The work “The Tractor” is a paradoxical ritual, performed in the bucolic landscape of the Greek countryside, with its central pursuit being the exploration of meanings surrounding desire and human relationships. It plays with the boundaries between pleasure and arousal, vulnerability and empowerment, and invites us to reconsider concepts such as self-acceptance and mutual acceptance. Through an original use of otherwise deeply traditional elements of heritage, it sheds light—in a profoundly contemporary way—on pressing questions of our time, such as issues of self-determination, and of sexual and gender-based violence, which are constantly under social and political scrutiny, making the violence surrounding them a part of everyday experience.

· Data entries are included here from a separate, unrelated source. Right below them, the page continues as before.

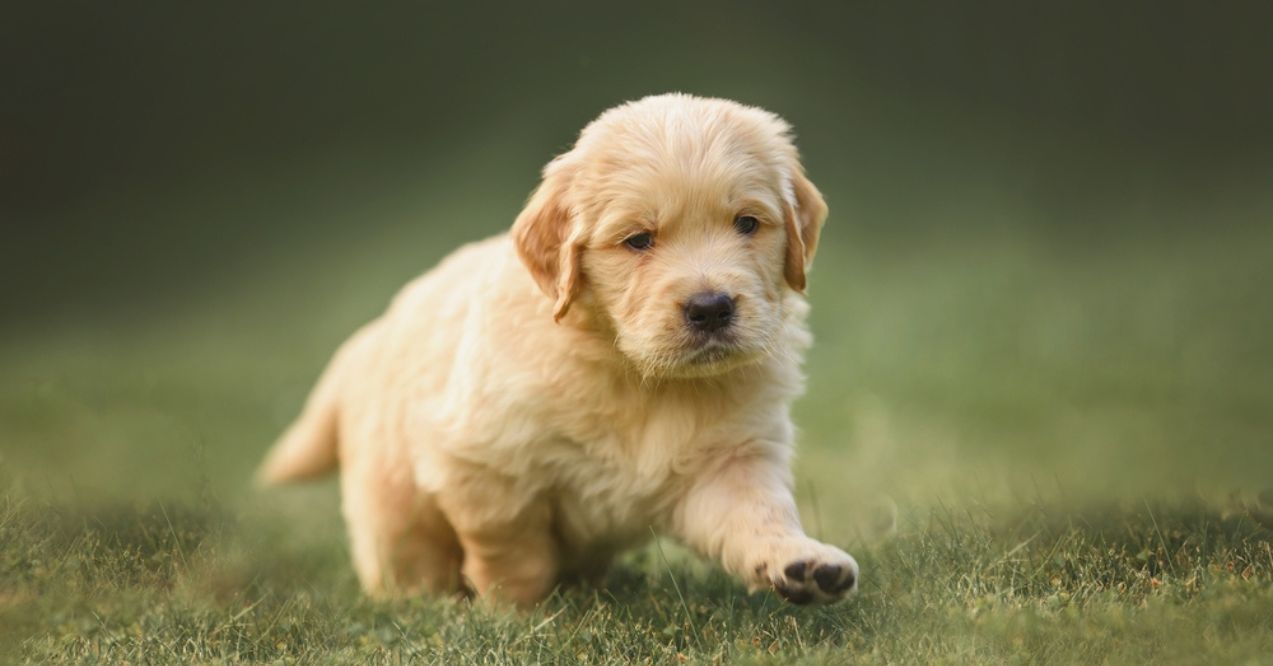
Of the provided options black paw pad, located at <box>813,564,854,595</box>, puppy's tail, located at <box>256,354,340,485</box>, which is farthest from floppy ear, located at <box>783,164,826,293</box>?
puppy's tail, located at <box>256,354,340,485</box>

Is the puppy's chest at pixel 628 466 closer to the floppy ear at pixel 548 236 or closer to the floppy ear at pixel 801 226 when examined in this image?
the floppy ear at pixel 548 236

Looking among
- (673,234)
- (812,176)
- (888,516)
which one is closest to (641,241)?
(673,234)

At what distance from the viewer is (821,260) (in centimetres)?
873

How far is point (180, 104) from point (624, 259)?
5293mm

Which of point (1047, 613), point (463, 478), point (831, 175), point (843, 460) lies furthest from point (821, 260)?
point (1047, 613)

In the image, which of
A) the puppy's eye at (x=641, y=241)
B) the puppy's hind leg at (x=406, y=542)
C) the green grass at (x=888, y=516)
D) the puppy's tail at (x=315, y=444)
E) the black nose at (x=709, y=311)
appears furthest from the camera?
the puppy's tail at (x=315, y=444)

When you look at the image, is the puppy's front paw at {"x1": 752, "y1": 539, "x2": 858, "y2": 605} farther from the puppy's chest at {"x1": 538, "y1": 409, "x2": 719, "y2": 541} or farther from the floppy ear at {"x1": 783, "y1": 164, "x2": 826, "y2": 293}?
the floppy ear at {"x1": 783, "y1": 164, "x2": 826, "y2": 293}

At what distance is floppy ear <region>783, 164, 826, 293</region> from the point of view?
144 inches

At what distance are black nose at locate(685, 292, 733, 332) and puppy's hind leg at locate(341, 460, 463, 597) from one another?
1243 mm

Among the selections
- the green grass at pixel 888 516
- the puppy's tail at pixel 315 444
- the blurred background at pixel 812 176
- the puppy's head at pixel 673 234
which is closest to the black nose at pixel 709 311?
the puppy's head at pixel 673 234

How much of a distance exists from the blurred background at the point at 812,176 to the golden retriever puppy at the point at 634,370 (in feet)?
1.65

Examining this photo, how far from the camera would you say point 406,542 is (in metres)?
4.28

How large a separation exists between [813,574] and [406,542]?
1.60 meters

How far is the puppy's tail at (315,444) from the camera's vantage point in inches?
197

In a symbolic rural setting, before a small chapel, a body lies on the back of a tractor. A clarinet plays laments and wedding songs in its honor. Gradually, the space is transformed into a world of ritual, as the body awakens and begins to interact with the tractor as if it were a lover. Within this ritualistic action, we witness a symbolic union between body and machine—a wedding—and ultimately, the transformation of the tractor into a totem, using natural materials.

Dramaturgically, the work unfolds along three main axes: agricultural practices, ritual customs and traditions, and the deeper exploration of human desire. The choreography, scenography, and music are constructed on the foundation of traditional rituals such as marriage, funeral rites, the procession of the Epitaphios, Easter, and consecration. Elements such as the decoration of the tractor with materials from the surrounding area, its circular movement in harmony with the body and its operator, and the sound of the clarinet—sometimes mournful, sometimes festive—form the performative identity of the piece.

The soundscape of the work is rooted in Greek musical tradition, featuring laments and wedding songs performed live by a clarinetist. As the performance evolves, these sounds are transformed through sound design into dreamlike textures, constructing an aural world of ritual and myth that contrasts with the heavy drone of the tractor’s engine. In the climax, the bell, the clarinet, and the tractor come together to compose a sonic atmosphere of resurrection.